What is being asked
The records appear below. Copy each one exactly.

● ● ●

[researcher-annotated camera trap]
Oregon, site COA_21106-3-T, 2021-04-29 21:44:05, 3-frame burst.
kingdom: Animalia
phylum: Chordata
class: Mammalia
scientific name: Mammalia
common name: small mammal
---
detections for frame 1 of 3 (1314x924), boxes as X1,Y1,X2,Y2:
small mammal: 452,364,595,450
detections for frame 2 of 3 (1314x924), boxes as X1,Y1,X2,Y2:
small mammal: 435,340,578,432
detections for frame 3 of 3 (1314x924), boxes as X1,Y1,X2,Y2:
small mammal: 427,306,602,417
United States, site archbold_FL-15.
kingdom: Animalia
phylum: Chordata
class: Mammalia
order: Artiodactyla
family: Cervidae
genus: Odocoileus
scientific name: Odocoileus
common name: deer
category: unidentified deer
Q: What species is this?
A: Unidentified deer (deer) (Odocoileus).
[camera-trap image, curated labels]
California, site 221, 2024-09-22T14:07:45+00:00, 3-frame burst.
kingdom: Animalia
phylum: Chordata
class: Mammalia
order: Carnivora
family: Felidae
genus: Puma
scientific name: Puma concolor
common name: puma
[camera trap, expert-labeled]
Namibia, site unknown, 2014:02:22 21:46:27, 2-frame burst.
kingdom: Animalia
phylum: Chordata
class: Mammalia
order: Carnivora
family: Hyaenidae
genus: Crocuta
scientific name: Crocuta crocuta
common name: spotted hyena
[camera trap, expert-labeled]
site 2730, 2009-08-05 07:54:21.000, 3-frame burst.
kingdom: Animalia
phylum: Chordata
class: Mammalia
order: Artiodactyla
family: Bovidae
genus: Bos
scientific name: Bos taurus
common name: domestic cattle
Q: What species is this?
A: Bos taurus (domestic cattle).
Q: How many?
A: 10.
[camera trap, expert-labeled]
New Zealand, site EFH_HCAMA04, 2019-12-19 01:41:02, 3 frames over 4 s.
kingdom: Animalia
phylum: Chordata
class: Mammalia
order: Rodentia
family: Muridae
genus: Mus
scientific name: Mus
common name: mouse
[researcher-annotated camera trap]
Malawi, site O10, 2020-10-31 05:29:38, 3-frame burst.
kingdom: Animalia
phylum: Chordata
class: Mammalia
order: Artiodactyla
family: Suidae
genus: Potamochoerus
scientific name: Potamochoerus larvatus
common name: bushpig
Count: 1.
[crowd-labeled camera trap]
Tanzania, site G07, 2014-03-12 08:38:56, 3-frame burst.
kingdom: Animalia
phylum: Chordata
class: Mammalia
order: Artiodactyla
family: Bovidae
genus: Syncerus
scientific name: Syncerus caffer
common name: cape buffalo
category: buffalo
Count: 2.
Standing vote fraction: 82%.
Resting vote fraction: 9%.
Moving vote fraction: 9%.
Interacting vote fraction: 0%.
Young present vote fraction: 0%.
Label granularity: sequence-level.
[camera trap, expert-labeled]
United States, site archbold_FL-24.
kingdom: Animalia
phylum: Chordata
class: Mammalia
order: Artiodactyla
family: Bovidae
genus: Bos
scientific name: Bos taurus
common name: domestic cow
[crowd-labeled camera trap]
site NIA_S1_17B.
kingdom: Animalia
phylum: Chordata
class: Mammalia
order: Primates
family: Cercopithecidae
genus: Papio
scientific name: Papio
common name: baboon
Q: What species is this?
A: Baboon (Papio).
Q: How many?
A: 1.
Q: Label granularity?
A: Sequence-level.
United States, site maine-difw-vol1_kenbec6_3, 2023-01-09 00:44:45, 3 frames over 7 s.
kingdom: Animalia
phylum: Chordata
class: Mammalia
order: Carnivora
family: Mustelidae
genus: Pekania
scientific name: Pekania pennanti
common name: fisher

● ● ●

Result of this task
[researcher-annotated camera trap]
Oregon, site COA_21106-3-T, 2021-04-29 21:44:05, 3-frame burst.
kingdom: Animalia
phylum: Chordata
class: Mammalia
scientific name: Mammalia
common name: small mammal
---
detections for frame 1 of 3 (1314x924), boxes as X1,Y1,X2,Y2:
small mammal: 452,364,595,450
detections for frame 2 of 3 (1314x924), boxes as X1,Y1,X2,Y2:
small mammal: 435,340,578,432
detections for frame 3 of 3 (1314x924), boxes as X1,Y1,X2,Y2:
small mammal: 427,306,602,417
United States, site archbold_FL-15.
kingdom: Animalia
phylum: Chordata
class: Mammalia
order: Artiodactyla
family: Cervidae
genus: Odocoileus
scientific name: Odocoileus
common name: deer
category: unidentified deer
Q: What species is this?
A: Unidentified deer (deer) (Odocoileus).
[camera-trap image, curated labels]
California, site 221, 2024-09-22T14:07:45+00:00, 3-frame burst.
kingdom: Animalia
phylum: Chordata
class: Mammalia
order: Carnivora
family: Felidae
genus: Puma
scientific name: Puma concolor
common name: puma
[camera trap, expert-labeled]
Namibia, site unknown, 2014:02:22 21:46:27, 2-frame burst.
kingdom: Animalia
phylum: Chordata
class: Mammalia
order: Carnivora
family: Hyaenidae
genus: Crocuta
scientific name: Crocuta crocuta
common name: spotted hyena
[camera trap, expert-labeled]
site 2730, 2009-08-05 07:54:21.000, 3-frame burst.
kingdom: Animalia
phylum: Chordata
class: Mammalia
order: Artiodactyla
family: Bovidae
genus: Bos
scientific name: Bos taurus
common name: domestic cattle
Q: What species is this?
A: Bos taurus (domestic cattle).
Q: How many?
A: 10.
[camera trap, expert-labeled]
New Zealand, site EFH_HCAMA04, 2019-12-19 01:41:02, 3 frames over 4 s.
kingdom: Animalia
phylum: Chordata
class: Mammalia
order: Rodentia
family: Muridae
genus: Mus
scientific name: Mus
common name: mouse
[researcher-annotated camera trap]
Malawi, site O10, 2020-10-31 05:29:38, 3-frame burst.
kingdom: Animalia
phylum: Chordata
class: Mammalia
order: Artiodactyla
family: Suidae
genus: Potamochoerus
scientific name: Potamochoerus larvatus
common name: bushpig
Count: 1.
[crowd-labeled camera trap]
Tanzania, site G07, 2014-03-12 08:38:56, 3-frame burst.
kingdom: Animalia
phylum: Chordata
class: Mammalia
order: Artiodactyla
family: Bovidae
genus: Syncerus
scientific name: Syncerus caffer
common name: cape buffalo
category: buffalo
Count: 2.
Standing vote fraction: 82%.
Resting vote fraction: 9%.
Moving vote fraction: 9%.
Interacting vote fraction: 0%.
Young present vote fraction: 0%.
Label granularity: sequence-level.
[camera trap, expert-labeled]
United States, site archbold_FL-24.
kingdom: Animalia
phylum: Chordata
class: Mammalia
order: Artiodactyla
family: Bovidae
genus: Bos
scientific name: Bos taurus
common name: domestic cow
[crowd-labeled camera trap]
site NIA_S1_17B.
kingdom: Animalia
phylum: Chordata
class: Mammalia
order: Primates
family: Cercopithecidae
genus: Papio
scientific name: Papio
common name: baboon
Q: What species is this?
A: Baboon (Papio).
Q: How many?
A: 1.
Q: Label granularity?
A: Sequence-level.
United States, site maine-difw-vol1_kenbec6_3, 2023-01-09 00:44:45, 3 frames over 7 s.
kingdom: Animalia
phylum: Chordata
class: Mammalia
order: Carnivora
family: Mustelidae
genus: Pekania
scientific name: Pekania pennanti
common name: fisher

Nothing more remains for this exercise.